There are how many teams in MLB? Three divisions in a league? Auto racing is a sport? An “Oriental” guy playing basketball? Women playing basketball? The top golfer is named Tiger? What does “mixed-race” mean?
Sharing of information. Used to be, a person’s knowledge was dictated by how old they were, how extensive their education was, what experience they might have had in a particular field, and how much reading and studying they did on their own. For instance, I was told about this one family who heard the breaking news on 12/7/41, and had to ask the ultrastudious neighbor kid “Where’s Pearl Harbor?” Now anyone can hop onto Google or Wikipedia or SDMB
and dial up any subject they want to know more about. They don’t have to have lived it or researched it extensively.

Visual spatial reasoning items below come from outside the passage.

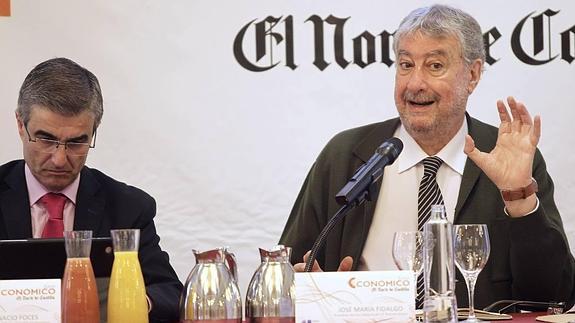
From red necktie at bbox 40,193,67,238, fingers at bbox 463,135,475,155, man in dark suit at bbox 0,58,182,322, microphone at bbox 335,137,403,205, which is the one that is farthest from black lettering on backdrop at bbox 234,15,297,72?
microphone at bbox 335,137,403,205

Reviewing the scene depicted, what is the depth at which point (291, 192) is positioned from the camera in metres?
3.73

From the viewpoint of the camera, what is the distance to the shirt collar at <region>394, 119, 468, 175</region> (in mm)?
3270

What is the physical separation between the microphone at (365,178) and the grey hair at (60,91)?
114 centimetres

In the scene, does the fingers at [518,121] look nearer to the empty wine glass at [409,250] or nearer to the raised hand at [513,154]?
the raised hand at [513,154]

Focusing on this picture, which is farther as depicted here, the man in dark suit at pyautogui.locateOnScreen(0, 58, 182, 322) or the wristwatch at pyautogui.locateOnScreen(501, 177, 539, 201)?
the man in dark suit at pyautogui.locateOnScreen(0, 58, 182, 322)

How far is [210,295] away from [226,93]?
5.44ft

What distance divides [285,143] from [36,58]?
0.94 metres

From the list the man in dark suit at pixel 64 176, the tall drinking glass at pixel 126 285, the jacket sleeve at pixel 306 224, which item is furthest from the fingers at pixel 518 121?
the tall drinking glass at pixel 126 285

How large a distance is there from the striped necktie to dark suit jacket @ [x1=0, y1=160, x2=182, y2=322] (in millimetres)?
782

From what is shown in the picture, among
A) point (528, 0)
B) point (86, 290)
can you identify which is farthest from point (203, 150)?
point (86, 290)

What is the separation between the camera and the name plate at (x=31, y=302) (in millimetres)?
2096

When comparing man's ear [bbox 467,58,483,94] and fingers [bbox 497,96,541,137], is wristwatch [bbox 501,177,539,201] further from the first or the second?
man's ear [bbox 467,58,483,94]

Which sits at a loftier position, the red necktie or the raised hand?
the raised hand

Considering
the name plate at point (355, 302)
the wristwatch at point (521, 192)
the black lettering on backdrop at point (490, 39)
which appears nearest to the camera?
the name plate at point (355, 302)
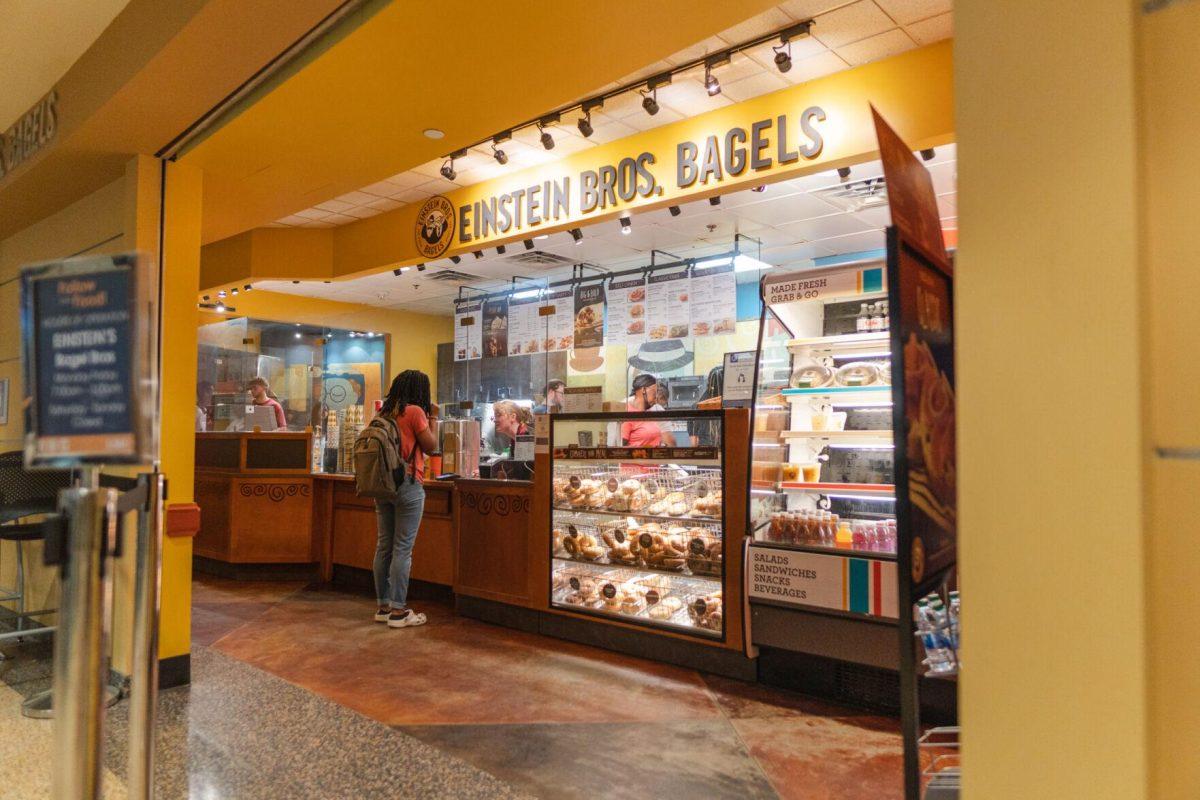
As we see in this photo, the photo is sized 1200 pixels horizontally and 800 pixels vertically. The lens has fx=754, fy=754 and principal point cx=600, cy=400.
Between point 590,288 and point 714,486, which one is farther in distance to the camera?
point 590,288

People in their sixties not looking it, by 1950s standards. In those days, if you were 60, you had one foot in the grave. Now you might see a 60 y/o out jogging (what, is he military?) and mistake him for 40. Meanwhile, the jeans-wearing 40 y/o I mentioned still gets carded at the liquor store.
When Armstrong got to the moon, was Alice already there?
Eh, I disagree. In the 1950s, rich people got a lot of press for doing nothing more than being rich. One side effect of the cultural revolution was reserving admiration for people who achieved something in sports or the arts. Then the bar gradually lowered on “achievement”, so we’ve merely come full circle.